- Resumo Rápido
- Introdução
- Onde o risco começa: origem, transporte e chegada
- Sinais clínicos e monitoramento diário
- Vacinação: protocolo, conservação e aplicação
- Ambiente, dieta e adaptação reduzem a pressão de infecção
- Diagnóstico, tratamento responsável e indicadores
- Visão do Especialista Sênior
- Perguntas Frequentes (FAQ)
- Conclusão & CTA
- Sobre o Especialista
Tipo: Evergreen
Resumo Rápido
- Transporte, mistura de lotes, desmame, poeira, amplitude térmica e histórico vacinal incompleto elevam o risco de DRB.
- Temperatura persistente acima de 39,5 °C, tosse, secreção, depressão e queda de consumo exigem avaliação veterinária.
- A vacinação deve seguir bula, histórico sanitário e orientação do médico-veterinário responsável.
- Água limpa, fibra efetiva, baixa competição, ventilação, sombra e drenagem melhoram a adaptação.
- Antibiótico coletivo preventivo não substitui triagem, imunização, manejo ambiental e diagnóstico.
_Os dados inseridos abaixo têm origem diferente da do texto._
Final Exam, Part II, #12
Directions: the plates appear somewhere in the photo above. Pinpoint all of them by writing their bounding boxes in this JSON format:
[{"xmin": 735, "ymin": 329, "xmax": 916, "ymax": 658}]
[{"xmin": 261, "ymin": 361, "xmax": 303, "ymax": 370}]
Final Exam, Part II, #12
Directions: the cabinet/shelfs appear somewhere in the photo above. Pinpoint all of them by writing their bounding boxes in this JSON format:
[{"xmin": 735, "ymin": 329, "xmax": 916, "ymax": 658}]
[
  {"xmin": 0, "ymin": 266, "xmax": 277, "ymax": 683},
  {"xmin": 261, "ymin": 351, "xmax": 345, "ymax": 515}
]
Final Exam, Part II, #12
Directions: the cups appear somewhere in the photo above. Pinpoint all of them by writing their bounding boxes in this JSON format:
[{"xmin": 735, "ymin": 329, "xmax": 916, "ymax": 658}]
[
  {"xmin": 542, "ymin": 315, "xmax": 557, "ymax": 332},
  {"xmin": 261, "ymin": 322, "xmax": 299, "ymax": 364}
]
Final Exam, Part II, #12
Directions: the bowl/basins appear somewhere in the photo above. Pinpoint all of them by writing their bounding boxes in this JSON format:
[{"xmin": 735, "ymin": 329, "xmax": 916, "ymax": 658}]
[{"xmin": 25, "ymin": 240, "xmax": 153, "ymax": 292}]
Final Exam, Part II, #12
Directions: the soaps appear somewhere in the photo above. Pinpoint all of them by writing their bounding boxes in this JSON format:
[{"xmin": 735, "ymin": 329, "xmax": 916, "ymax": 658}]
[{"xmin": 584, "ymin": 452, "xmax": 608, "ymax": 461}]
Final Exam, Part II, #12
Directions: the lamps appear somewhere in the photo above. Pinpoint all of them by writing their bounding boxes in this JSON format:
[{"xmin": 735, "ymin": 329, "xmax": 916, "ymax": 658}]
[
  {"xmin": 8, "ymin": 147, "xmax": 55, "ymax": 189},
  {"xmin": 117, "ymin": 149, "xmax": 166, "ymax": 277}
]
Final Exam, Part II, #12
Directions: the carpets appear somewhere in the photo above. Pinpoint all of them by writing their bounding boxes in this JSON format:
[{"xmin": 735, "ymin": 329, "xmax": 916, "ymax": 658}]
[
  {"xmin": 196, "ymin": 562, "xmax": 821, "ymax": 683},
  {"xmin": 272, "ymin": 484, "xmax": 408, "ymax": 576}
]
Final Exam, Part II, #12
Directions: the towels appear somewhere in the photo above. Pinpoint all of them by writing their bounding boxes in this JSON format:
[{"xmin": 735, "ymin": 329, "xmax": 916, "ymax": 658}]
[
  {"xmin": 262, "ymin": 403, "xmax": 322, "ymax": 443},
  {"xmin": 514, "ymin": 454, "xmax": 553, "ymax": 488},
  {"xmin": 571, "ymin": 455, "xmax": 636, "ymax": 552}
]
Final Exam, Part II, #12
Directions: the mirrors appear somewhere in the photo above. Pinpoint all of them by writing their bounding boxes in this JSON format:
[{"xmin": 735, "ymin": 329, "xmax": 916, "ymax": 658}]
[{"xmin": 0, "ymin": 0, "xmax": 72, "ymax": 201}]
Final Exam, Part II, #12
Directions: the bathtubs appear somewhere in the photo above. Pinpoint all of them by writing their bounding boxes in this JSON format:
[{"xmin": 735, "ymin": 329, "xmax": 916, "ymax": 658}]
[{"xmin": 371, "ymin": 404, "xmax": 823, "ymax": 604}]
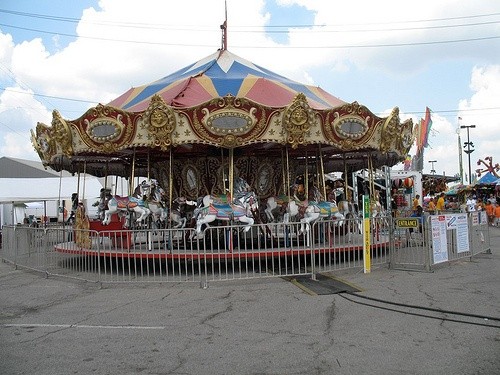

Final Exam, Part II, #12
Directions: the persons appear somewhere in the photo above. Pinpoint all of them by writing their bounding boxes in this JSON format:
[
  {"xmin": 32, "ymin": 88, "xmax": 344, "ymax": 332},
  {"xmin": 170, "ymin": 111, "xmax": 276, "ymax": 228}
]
[{"xmin": 278, "ymin": 174, "xmax": 499, "ymax": 232}]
A doença respiratória bovina, conhecida como DRB, está entre os principais desafios sanitários de bovinos recém-confinados. O problema não começa necessariamente quando aparece a tosse. Muitas vezes, o processo é iniciado por uma sequência de estressores: transporte prolongado, mistura de animais de origens diferentes, desmame recente, mudança de ambiente, poeira, amplitude térmica, baixa ingestão de água e alimento e falhas no histórico vacinal.
No Nelore, a prevenção precisa ser organizada antes da entrada no curral de engorda. A vacinação é uma ferramenta importante, mas não funciona isoladamente. A resposta imune depende do estado do animal, da conservação do produto, da aplicação correta, do intervalo entre doses e da redução dos fatores que favorecem a doença. Um lote imunizado, mas submetido a superlotação, poeira e adaptação alimentar inadequada, continua exposto.
Os agentes envolvidos podem incluir bactérias como *Mannheimia haemolytica*, *Pasteurella multocida*, *Histophilus somni* e *Mycoplasma bovis*, além de vírus como BHV-1, BVDV, BRSV e PI3. A presença desses agentes não significa que todos os animais desenvolverão pneumonia. A doença resulta da interação entre agente, hospedeiro e ambiente. Por esse motivo, o protocolo precisa ser construído com base no risco real da fazenda.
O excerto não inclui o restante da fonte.